22 112 Nieuwe Commissievoorstellen en initiatieven van de lidstaten van de Europese Unie

Nr. 1548 BRIEF VAN DE MINISTER VAN BUITENLANDSE ZAKEN

Aan de Voorzitter van de Tweede Kamer der Staten-Generaal

Den Haag, 18 januari 2013

De Eerste en Tweede Kamer behoren tot de nationale parlementen van lidstaten van de Europese Unie die zeer uitgebreid worden geïnformeerd over, en betrokken bij, de besluitvorming tussen de 27 lidstaten in de Raad. Dit gebeurt door middel van de schriftelijke berichtgeving vanuit het kabinet over de agenda en de positie die Nederland zal innemen voorafgaand aan bijeenkomsten van de Raad (de zogenaamde geannoteerde agenda’s), de debatten daarover met de Tweede Kamer, de schriftelijke informatie over de Nederlandse positie ten aanzien van alle nieuwe wetgevende voorstellen en alle relevante mededelingen van de Europese Commissie kort na publicatie (de zogenaamde BNC-fiches) en de debatten daarover, en alle andere vormen van informatievoorziening zoals bijvoorbeeld technische briefings. Voor een recent overzicht van de wijze waarop de nationale parlementen van andere lidstaten door hun regeringen worden betrokken bij de besluitvorming in Raadskader verwijs ik naar de Kamerbrief van mijn ambtsvoorganger als coördinerend bewindspersoon voor Europese Zaken, staatssecretaris Knapen, d.d. 28 september 2012 (Kamerstuk 22 112, nr. 1474).

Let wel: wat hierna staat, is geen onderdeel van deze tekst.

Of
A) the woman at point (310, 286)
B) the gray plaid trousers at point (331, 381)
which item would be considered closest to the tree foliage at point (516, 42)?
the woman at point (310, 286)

Het kabinet heeft na ampel beraad besloten om de Eerste en Tweede Kamer toegang te geven tot de zogenoemde Limité-documenten van de Raad. Overwegingen die daarbij meespelen zijn: aanhoudende verzoeken vanuit uw beider Kamers aan individuele leden van het kabinet om inzage in dergelijke documenten, en de inventarisatie in het 17e bi-annual report van de COSAC, waaruit naar voren komt dat in 21 van de 27 EU-lidstaten het nationale parlement wel toegang heeft tot de zogenaamde Limité documenten van de Raad. Het kabinet wil benadrukken dat het groot belang hecht aan transparantie en aan een optimale betrokkenheid van de nationale parlementen bij de Europese wetgevings- en besluitvormingsprocessen.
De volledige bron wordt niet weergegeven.